第1話 ロッカー(バンドの人じゃないぞ。掃除用具入れ)からわかった「ささくれ」。それは、ゆがんだミステリーでした。

「ささくれ」は、コスプレ喫茶にもある。

 残念なミステリー。

モナタ君という高校生アルバイトの男子には、わかっていた。

夕方になると、客がミステリーなことを言いはじめるんだ。

 「見える人と見えない人」

 「信じる人と信じない人」

「感じる人と感じられない人。キュルンは、どっち?」

 「スターハルトには、見えないの?それは、ささくれているね」

 うーん…。

 それ、ささくれなの?

 笑い返すだけ。

今、彼は、キュルンやスターハルトなる異世界人を演じているところ。

 「こんにちは~」

良い感じのコスプレキャラが近付いても、その客にとって興味がわかない対象だったら、スルー。

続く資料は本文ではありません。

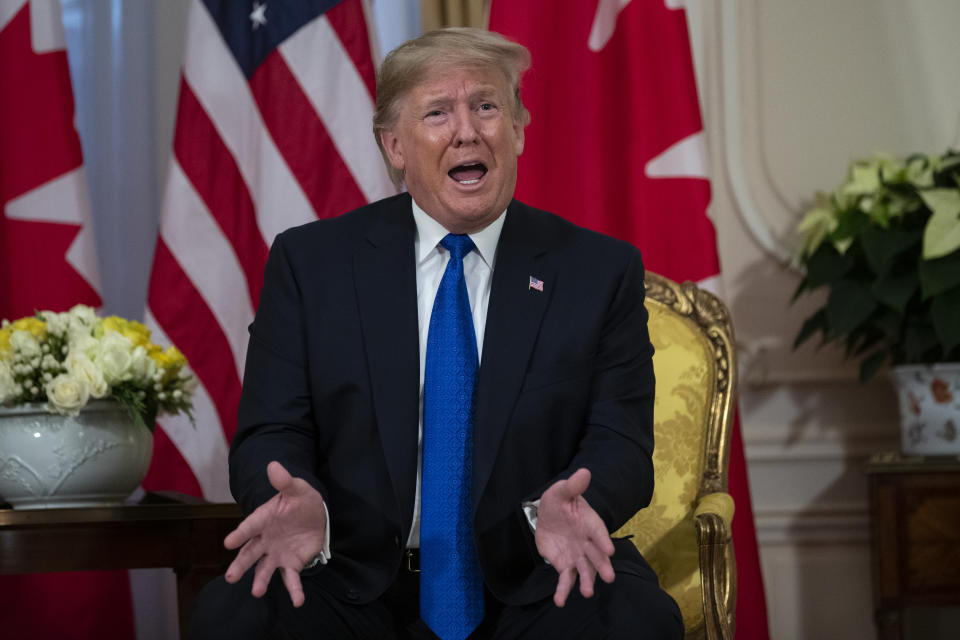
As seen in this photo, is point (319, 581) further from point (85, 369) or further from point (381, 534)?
point (85, 369)

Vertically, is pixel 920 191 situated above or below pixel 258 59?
below

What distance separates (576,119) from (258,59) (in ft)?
3.09

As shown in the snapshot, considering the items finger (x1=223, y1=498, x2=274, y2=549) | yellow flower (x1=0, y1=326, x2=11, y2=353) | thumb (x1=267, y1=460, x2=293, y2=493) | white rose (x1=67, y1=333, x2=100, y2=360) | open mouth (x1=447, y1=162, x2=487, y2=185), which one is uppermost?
open mouth (x1=447, y1=162, x2=487, y2=185)

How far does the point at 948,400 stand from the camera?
260 centimetres

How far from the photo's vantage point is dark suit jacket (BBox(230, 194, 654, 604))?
161 centimetres

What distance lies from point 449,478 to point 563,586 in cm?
36

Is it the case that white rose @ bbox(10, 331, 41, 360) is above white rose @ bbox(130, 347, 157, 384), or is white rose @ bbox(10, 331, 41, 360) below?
above

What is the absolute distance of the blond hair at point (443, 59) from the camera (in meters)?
1.81

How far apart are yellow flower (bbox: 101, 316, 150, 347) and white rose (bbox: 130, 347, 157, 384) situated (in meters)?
0.04

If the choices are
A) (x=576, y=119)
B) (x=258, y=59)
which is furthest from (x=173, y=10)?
(x=576, y=119)

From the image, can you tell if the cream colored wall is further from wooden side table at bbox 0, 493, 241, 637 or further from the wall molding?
wooden side table at bbox 0, 493, 241, 637

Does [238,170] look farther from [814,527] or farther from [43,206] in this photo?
[814,527]

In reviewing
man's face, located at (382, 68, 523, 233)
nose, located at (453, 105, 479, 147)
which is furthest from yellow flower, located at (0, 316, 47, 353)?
nose, located at (453, 105, 479, 147)

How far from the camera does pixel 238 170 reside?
287 cm
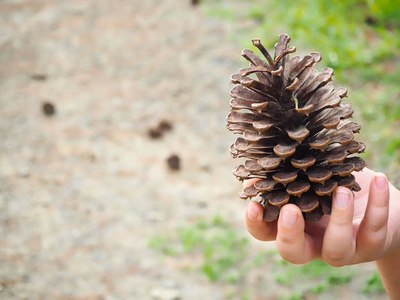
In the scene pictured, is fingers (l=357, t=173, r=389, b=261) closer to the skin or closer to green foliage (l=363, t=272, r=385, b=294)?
the skin

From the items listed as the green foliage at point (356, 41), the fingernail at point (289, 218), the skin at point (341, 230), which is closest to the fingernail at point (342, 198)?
the skin at point (341, 230)

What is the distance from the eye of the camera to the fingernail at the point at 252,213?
129cm

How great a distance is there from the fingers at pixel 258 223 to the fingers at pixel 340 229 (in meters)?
0.16

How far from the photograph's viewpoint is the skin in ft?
3.92

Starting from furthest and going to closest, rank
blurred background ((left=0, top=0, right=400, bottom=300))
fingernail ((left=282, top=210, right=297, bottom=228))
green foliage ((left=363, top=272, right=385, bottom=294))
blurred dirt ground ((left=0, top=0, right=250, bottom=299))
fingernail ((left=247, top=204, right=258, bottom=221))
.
A: blurred dirt ground ((left=0, top=0, right=250, bottom=299))
blurred background ((left=0, top=0, right=400, bottom=300))
green foliage ((left=363, top=272, right=385, bottom=294))
fingernail ((left=247, top=204, right=258, bottom=221))
fingernail ((left=282, top=210, right=297, bottom=228))

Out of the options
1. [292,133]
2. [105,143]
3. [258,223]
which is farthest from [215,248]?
[292,133]

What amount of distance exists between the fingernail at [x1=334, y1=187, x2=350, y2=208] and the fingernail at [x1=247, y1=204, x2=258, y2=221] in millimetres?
213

 その客には、そばにはだれもいないように「感じる」はずだ。

 でも、その「感じる」は「感じられない」という意味で…。

 ややこしいな。

すると、ややこしい事件が起きた。

 「モナタ君?」

 「何です、店長?」

 「客のいない今、店内の掃除をやってくれないか?」

 「わかりました」

 「私は、無理。手が、ささくれてしまってねえ。年、かな…?いや、関係ないか。ハハハ」

「店長?任せてください!」

彼が、掃除用具を取りにいくと…。

 「あ!…俺、何も感じない派だと思っていたのに!」

 まさかの事件。

 掃除用具入れのロッカーが、開かない。

 「…え?俺、今、ロッカーの中からだれかに、見つめられた?」

 恐怖。

 「て、店長はどこですか!」

恐怖。

「あ、まただ…!」

 ロッカーの中から、妙な視線が彼を襲う。

 「…だれだ、お前!」

 ロッカーの中に叫ぶと、聞き覚えある声が返ってきた。

 「いやーん」

 負けじと言い返す、彼。

 「いやーん!」

 声が、ハモる。

 「いやーん」

 「いやーん!」

 そうして…。

ある男が、ロッカーの中から出てきた。

 「じゃ、じゃーん!男の子は、エレガントにな!私だよ、モナタ君!」

 「あ、店長!」

 「モナタ君!私と一緒に、掃除をしよう!店が、心を失ってささくれないようにね!」

 …ちがうな。

気付け、店長。

 本当にささくれているのは、あんただ。